## [SET PROBLEM]
Copy all of the records below word for word, keeping every line in the same order.
▬▬▬▬▬▬▬▬▬▬
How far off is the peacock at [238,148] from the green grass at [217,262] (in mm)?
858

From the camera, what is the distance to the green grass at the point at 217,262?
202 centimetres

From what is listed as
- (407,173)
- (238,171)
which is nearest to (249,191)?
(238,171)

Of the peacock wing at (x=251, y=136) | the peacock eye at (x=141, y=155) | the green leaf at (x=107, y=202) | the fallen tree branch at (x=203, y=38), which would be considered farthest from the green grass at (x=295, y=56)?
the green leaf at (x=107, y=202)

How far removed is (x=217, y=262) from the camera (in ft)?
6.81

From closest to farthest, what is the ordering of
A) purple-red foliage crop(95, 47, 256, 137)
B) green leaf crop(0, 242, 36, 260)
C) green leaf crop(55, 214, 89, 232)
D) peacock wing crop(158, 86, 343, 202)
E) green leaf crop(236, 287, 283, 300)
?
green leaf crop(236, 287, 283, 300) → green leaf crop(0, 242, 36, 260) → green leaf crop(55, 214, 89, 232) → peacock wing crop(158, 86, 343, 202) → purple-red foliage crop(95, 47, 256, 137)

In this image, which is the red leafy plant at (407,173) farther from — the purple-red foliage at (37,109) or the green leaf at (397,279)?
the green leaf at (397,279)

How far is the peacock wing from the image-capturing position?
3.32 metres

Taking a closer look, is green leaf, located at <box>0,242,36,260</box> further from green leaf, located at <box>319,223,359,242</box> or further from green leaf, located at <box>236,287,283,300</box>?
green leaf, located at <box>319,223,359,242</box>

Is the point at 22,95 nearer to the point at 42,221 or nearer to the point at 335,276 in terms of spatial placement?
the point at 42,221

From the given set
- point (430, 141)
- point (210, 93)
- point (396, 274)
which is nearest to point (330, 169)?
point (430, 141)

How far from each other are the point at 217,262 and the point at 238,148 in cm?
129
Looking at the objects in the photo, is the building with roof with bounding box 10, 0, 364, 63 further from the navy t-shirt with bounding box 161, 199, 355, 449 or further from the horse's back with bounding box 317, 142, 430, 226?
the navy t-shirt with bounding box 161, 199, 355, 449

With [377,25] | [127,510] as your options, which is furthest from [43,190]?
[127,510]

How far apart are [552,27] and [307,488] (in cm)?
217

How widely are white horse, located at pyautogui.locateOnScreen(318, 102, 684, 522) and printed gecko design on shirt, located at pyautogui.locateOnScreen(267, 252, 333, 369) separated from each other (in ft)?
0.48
▬▬▬▬▬▬▬▬▬▬
## [WRITTEN REPLY]
How far off is the peacock at [238,148] from the green grass at [217,262] (in mm)?
858

From the camera, what is the distance to the green grass at the point at 217,262?
202 centimetres

From what is listed as
- (407,173)
- (238,171)
which is nearest to (249,191)?
(238,171)

Of the peacock wing at (x=251, y=136) | the peacock eye at (x=141, y=155) | the green leaf at (x=107, y=202) | the fallen tree branch at (x=203, y=38), which would be considered farthest from the green grass at (x=295, y=56)?
the green leaf at (x=107, y=202)

How far removed is (x=217, y=262) from the camera (in ft)?
6.81

From closest to farthest, what is the ordering of
A) purple-red foliage crop(95, 47, 256, 137)
B) green leaf crop(0, 242, 36, 260)
C) green leaf crop(55, 214, 89, 232)
D) peacock wing crop(158, 86, 343, 202)
E) green leaf crop(236, 287, 283, 300)
?
green leaf crop(236, 287, 283, 300) → green leaf crop(0, 242, 36, 260) → green leaf crop(55, 214, 89, 232) → peacock wing crop(158, 86, 343, 202) → purple-red foliage crop(95, 47, 256, 137)

In this image, which is the red leafy plant at (407,173) farther from — the purple-red foliage at (37,109) or the green leaf at (397,279)?
the green leaf at (397,279)

How far is the peacock wing from the image-capturing position?
3.32 metres

Taking a closer look, is green leaf, located at <box>0,242,36,260</box> further from green leaf, located at <box>319,223,359,242</box> or further from green leaf, located at <box>236,287,283,300</box>?
green leaf, located at <box>319,223,359,242</box>

Is the point at 22,95 nearer to the point at 42,221 or nearer to the point at 335,276 in terms of spatial placement?
the point at 42,221

From the given set
- point (430, 141)
- point (210, 93)
- point (396, 274)
which is nearest to point (330, 169)?
point (430, 141)

How far from each other are the point at 217,262 and the point at 238,148 in cm?
129
Looking at the objects in the photo, is the building with roof with bounding box 10, 0, 364, 63 further from the navy t-shirt with bounding box 161, 199, 355, 449 or further from the horse's back with bounding box 317, 142, 430, 226?
the navy t-shirt with bounding box 161, 199, 355, 449

With [377,25] | [127,510] as your options, which is furthest from [43,190]?
[127,510]

How far apart are [552,27] and [307,488] (in cm)?
217

How widely are white horse, located at pyautogui.locateOnScreen(318, 102, 684, 522) and printed gecko design on shirt, located at pyautogui.locateOnScreen(267, 252, 333, 369) separated from each other (in ft)?
0.48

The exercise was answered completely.